Even after households trimmed borrowings after the 2008 financial crisis, there is room to keep cutting before getting back to levels seen in 2000, researchers William Emmons and Bryan Noeth wrote in the report issued Wednesday. As of the first quarter of 2014, people born between 1930 and 1995 still had more debt after adjusting for inflation than those of the same age did 14 years ago, they found.
“Families that are reducing their debt are, by definition, not spending all of their income,” Emmons and Noeth wrote. “Given the evidence discussed here of widespread ongoing debt declines among younger families, overall economic growth will be damped for some time.”
While millennials get called a lot of names - basement-dwellers, entitled, broke - one label that won’t stick is “generation debt.” That distinction goes to those born between 1965 and 1980, or the so-called Generation X, according to St. Louis Fed research. Members of that group still have debt levels that are 60 percent higher than their same-age counterparts had in 2000, the report showed.

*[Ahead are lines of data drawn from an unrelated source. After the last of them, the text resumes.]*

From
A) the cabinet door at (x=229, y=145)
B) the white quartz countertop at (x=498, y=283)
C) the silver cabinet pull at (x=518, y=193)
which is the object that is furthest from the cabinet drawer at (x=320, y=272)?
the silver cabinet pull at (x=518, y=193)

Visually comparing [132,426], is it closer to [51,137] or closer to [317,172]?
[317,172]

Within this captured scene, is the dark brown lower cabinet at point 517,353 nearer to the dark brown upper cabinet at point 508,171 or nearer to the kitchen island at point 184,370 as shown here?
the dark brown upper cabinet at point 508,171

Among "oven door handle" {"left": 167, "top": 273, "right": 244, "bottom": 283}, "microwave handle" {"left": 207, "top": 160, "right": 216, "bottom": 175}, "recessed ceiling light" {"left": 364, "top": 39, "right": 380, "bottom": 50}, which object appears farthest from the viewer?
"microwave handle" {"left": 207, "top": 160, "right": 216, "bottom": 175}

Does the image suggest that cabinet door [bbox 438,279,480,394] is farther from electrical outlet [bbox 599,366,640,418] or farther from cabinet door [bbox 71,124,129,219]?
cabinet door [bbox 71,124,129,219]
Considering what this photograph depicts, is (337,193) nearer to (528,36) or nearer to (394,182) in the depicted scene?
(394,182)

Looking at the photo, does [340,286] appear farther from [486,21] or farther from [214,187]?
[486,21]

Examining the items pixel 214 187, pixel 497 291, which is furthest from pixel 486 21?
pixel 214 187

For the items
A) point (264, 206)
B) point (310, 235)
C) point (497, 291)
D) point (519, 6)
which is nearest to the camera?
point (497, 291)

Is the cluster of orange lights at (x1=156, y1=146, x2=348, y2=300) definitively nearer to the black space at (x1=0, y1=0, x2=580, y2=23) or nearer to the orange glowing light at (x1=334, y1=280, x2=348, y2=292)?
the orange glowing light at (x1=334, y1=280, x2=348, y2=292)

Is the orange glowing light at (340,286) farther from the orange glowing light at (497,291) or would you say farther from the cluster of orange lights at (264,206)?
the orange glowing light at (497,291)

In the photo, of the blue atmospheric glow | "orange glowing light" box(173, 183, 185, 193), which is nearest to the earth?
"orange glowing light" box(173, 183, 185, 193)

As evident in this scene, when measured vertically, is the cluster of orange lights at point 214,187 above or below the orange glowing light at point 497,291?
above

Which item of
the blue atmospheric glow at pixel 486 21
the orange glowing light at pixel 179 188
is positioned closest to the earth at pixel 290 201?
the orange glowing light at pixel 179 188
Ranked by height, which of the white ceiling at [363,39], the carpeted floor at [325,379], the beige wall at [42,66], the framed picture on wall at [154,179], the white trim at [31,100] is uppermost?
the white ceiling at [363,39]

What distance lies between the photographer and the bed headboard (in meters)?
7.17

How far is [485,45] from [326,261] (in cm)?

A person born in 1970 had an average $142,077 in household debt in the first quarter, according to the report. That compares with $88,553 for 44-year-olds in 2000.
Members of Generation X reduced debt by about 15 percent since 2008, while millennials trimmed it by 25 percent relative to others of the same age six years ago. The researchers noted that millennials, due to their age during the housing boom, may also have had less access to borrowing than older Americans.